### Tugas Latihan
1) Salin bagian ulasan buku di bawah ini, mulai dari "Dari video itulah" dan terus sampai "senjanya Seno lagi.".
2) Menurut ulasan buku di bawah ini, pada tahun berapa buku tersebut dibeli?
3) Tulis lanjutan ulasan buku "Sepotong Senja Untuk Pacarku" di bawah ini, dimulai setelah kalimat terakhirnya.

### Teks Bacaan

* * * *

Pengalaman Memotong Senja Untuk Pacarku

 

 


Judul               : Sepotong Senja Untuk Pacarku

Penulis             : Seno Gumira Ajidarma

Penerbit           : Gramedia Pustaka Utama

Kota terbit       : Jakarta

Tahun terbit    : Cetak ulang tahun 2016

Tebal halaman : xii + 208 halaman

Lama baca       : 3 hari

 

“Aku sering memandang senja dan memandang apa saja dari tempat Sukab, tapi aku tidak tahu apakah aku melihat apa yang dipandang Sukab.”

Bolong, Halaman 86


“Sepotong Senja Untuk Pacarku” adalah buku Seno Gumira Ajidarma pertama yang gw baca. Cuma, pertemuan gw dengan buku ini bukan di toko buku, melainkan video youtube Abimana Aryasatya yang membacakan salah satu cerpen di buku ini, “Sepotong Senja Untuk Pacarku.” Alhasil gw berandai-andai jadi “mas-mas” dengan deep voice yang maskulin. Cuma apa daya, suara gw lebih lari ke arah cempreng hahaha.

 

Dari video itulah gw penasaran, apa aja yang ditawarin sama bukunya? Terlebih kalau lihat judul bukunya kan, “wah” banget ya. Bisa juga nih bukunya untuk dikasih ke doi terdekat. Alhasil buku ini gw beli di tahun 2019, dan 2 tahun kemudian gw baru sempat mendalami senjanya Seno lagi.

* * * *

### Daftar Entri
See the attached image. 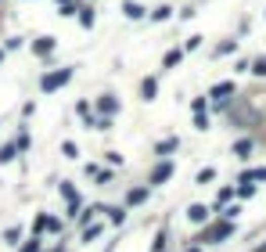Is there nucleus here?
<instances>
[{"mask_svg": "<svg viewBox=\"0 0 266 252\" xmlns=\"http://www.w3.org/2000/svg\"><path fill=\"white\" fill-rule=\"evenodd\" d=\"M68 79H72V72H68V69H58V72H47V76H44V90H58V87H61V83H68Z\"/></svg>", "mask_w": 266, "mask_h": 252, "instance_id": "1", "label": "nucleus"}, {"mask_svg": "<svg viewBox=\"0 0 266 252\" xmlns=\"http://www.w3.org/2000/svg\"><path fill=\"white\" fill-rule=\"evenodd\" d=\"M226 234H231V224H216V227H209L198 241H219V238H226Z\"/></svg>", "mask_w": 266, "mask_h": 252, "instance_id": "2", "label": "nucleus"}, {"mask_svg": "<svg viewBox=\"0 0 266 252\" xmlns=\"http://www.w3.org/2000/svg\"><path fill=\"white\" fill-rule=\"evenodd\" d=\"M226 94H234V83H216V87H212V98L216 101H223Z\"/></svg>", "mask_w": 266, "mask_h": 252, "instance_id": "3", "label": "nucleus"}, {"mask_svg": "<svg viewBox=\"0 0 266 252\" xmlns=\"http://www.w3.org/2000/svg\"><path fill=\"white\" fill-rule=\"evenodd\" d=\"M169 173H173V166H169V162H162V166H159V170H155V173H151V184H162V180H166Z\"/></svg>", "mask_w": 266, "mask_h": 252, "instance_id": "4", "label": "nucleus"}, {"mask_svg": "<svg viewBox=\"0 0 266 252\" xmlns=\"http://www.w3.org/2000/svg\"><path fill=\"white\" fill-rule=\"evenodd\" d=\"M187 216H191L195 224H202V220L209 216V209H205V205H191V213H187Z\"/></svg>", "mask_w": 266, "mask_h": 252, "instance_id": "5", "label": "nucleus"}, {"mask_svg": "<svg viewBox=\"0 0 266 252\" xmlns=\"http://www.w3.org/2000/svg\"><path fill=\"white\" fill-rule=\"evenodd\" d=\"M140 90H144V101H151V98H155V90H159V83H155V79H144Z\"/></svg>", "mask_w": 266, "mask_h": 252, "instance_id": "6", "label": "nucleus"}, {"mask_svg": "<svg viewBox=\"0 0 266 252\" xmlns=\"http://www.w3.org/2000/svg\"><path fill=\"white\" fill-rule=\"evenodd\" d=\"M51 47H54V40H51V36H40V44H36V54H47Z\"/></svg>", "mask_w": 266, "mask_h": 252, "instance_id": "7", "label": "nucleus"}, {"mask_svg": "<svg viewBox=\"0 0 266 252\" xmlns=\"http://www.w3.org/2000/svg\"><path fill=\"white\" fill-rule=\"evenodd\" d=\"M176 148H180V141H176V137H169V141H162V144H159V155H166V151H176Z\"/></svg>", "mask_w": 266, "mask_h": 252, "instance_id": "8", "label": "nucleus"}, {"mask_svg": "<svg viewBox=\"0 0 266 252\" xmlns=\"http://www.w3.org/2000/svg\"><path fill=\"white\" fill-rule=\"evenodd\" d=\"M180 58H183V51H180V47H176V51H169V54H166V69H173Z\"/></svg>", "mask_w": 266, "mask_h": 252, "instance_id": "9", "label": "nucleus"}, {"mask_svg": "<svg viewBox=\"0 0 266 252\" xmlns=\"http://www.w3.org/2000/svg\"><path fill=\"white\" fill-rule=\"evenodd\" d=\"M15 159V144H4V148H0V162H11Z\"/></svg>", "mask_w": 266, "mask_h": 252, "instance_id": "10", "label": "nucleus"}, {"mask_svg": "<svg viewBox=\"0 0 266 252\" xmlns=\"http://www.w3.org/2000/svg\"><path fill=\"white\" fill-rule=\"evenodd\" d=\"M126 15H130V18H140V15H144V11H140V8H137V4H133V0H126Z\"/></svg>", "mask_w": 266, "mask_h": 252, "instance_id": "11", "label": "nucleus"}, {"mask_svg": "<svg viewBox=\"0 0 266 252\" xmlns=\"http://www.w3.org/2000/svg\"><path fill=\"white\" fill-rule=\"evenodd\" d=\"M108 213H111V224H123V220H126L123 209H108Z\"/></svg>", "mask_w": 266, "mask_h": 252, "instance_id": "12", "label": "nucleus"}, {"mask_svg": "<svg viewBox=\"0 0 266 252\" xmlns=\"http://www.w3.org/2000/svg\"><path fill=\"white\" fill-rule=\"evenodd\" d=\"M234 151H238V155H248V151H252V141H238V148H234Z\"/></svg>", "mask_w": 266, "mask_h": 252, "instance_id": "13", "label": "nucleus"}, {"mask_svg": "<svg viewBox=\"0 0 266 252\" xmlns=\"http://www.w3.org/2000/svg\"><path fill=\"white\" fill-rule=\"evenodd\" d=\"M212 177H216V170H202V173H198V184H209Z\"/></svg>", "mask_w": 266, "mask_h": 252, "instance_id": "14", "label": "nucleus"}, {"mask_svg": "<svg viewBox=\"0 0 266 252\" xmlns=\"http://www.w3.org/2000/svg\"><path fill=\"white\" fill-rule=\"evenodd\" d=\"M252 72H255V76H266V58H259V61L252 65Z\"/></svg>", "mask_w": 266, "mask_h": 252, "instance_id": "15", "label": "nucleus"}, {"mask_svg": "<svg viewBox=\"0 0 266 252\" xmlns=\"http://www.w3.org/2000/svg\"><path fill=\"white\" fill-rule=\"evenodd\" d=\"M0 61H4V51H0Z\"/></svg>", "mask_w": 266, "mask_h": 252, "instance_id": "16", "label": "nucleus"}]
</instances>
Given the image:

* * * *

### Jawaban Tugas
1)
Dari video itulah gw penasaran, apa aja yang ditawarin sama bukunya? Terlebih kalau lihat judul bukunya kan, “wah” banget ya. Bisa juga nih bukunya untuk dikasih ke doi terdekat. Alhasil buku ini gw beli di tahun 2019, dan 2 tahun kemudian gw baru sempat mendalami senjanya Seno lagi.

2) Buku tersebut dibeli pada tahun 2019.

3)
Buku ini terdiri dari 3 bab: Trilogi Alina, Peselancar Agung, dan Atas Nama Senja yang kalau ditotal ada enam belas judul cerpen di buku ini. Masing-masing cerpen cukup singkat untuk dibaca (ya iyalah), dan masing-masing cerita kira-kira ditulis dalam sepuluh halaman. Dalam prolognya, Seno menulis kalau tiap-tiap cerpen laksana sebuah “potongan pizza”. Pembaca bebas mengartikan makna “senja” nya masing-masing dan mengaitkan cerita sesukanya seperti jika kita memakan pizza. Namun tiap cerita juga bisa berdiri sendiri dengan taya tariknya masing-masing.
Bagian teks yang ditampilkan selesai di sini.